• _Excerpt_
Databases

August 05, 2008

StrokeDB: what's up?

I must confess. We've committed a serious sin. We haven't had a single commit in StrokeDB repository for almost two months. Sorry.

So... one may wonder whether StrokeDB is still alive. Well, yes it is. Though we have significant changes in our plan and approach.

As for now, we consider existing StrokeDB as a first prototype — it has both cool things and a lot of crappy code. So most probably the existing version will perish.

However, we are learning lessons of that awesome development cycle and trying to produce something more clean, both conceptually and code-wise. One of the versions we've started working on, is Oleg's strokedb-core, an attempt to minimize StrokeDB's essential core functionality and therefore get a way more modular and simpler thing.

That said, I am still trying to assemble my thoughts about my initial StrokeDB experience and come out with cures for some problems. That might mean yet another "rewrite" branch I can start anytime soon in order to consolidate my updated vision.

• _Given task_
Reproduce the StrokeDB update word for word, beginning at the words "StrokeDB: what's up?" and stopping after "plan and approach.".

• _Excerpted records_
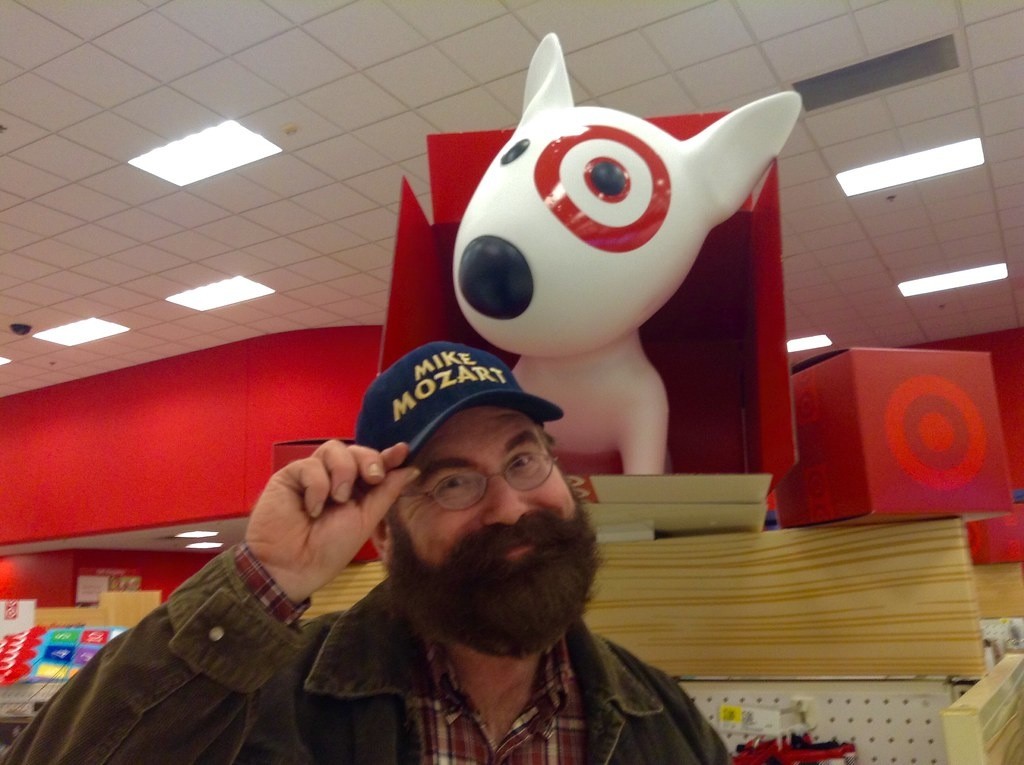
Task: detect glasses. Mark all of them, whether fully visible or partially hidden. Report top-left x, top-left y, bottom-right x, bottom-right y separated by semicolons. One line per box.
400;453;560;512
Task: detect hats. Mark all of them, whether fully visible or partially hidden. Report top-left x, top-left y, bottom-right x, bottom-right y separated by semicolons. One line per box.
355;341;564;468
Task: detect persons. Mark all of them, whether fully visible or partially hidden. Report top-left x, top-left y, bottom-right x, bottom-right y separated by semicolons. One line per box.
2;339;735;765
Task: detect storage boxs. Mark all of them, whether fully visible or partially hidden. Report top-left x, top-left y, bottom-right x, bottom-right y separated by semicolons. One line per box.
375;115;800;532
775;346;1014;527
965;503;1024;565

• _Solution for this problem_
StrokeDB: what's up?

I must confess. We've committed a serious sin. We haven't had a single commit in StrokeDB repository for almost two months. Sorry.

So... one may wonder whether StrokeDB is still alive. Well, yes it is. Though we have significant changes in our plan and approach.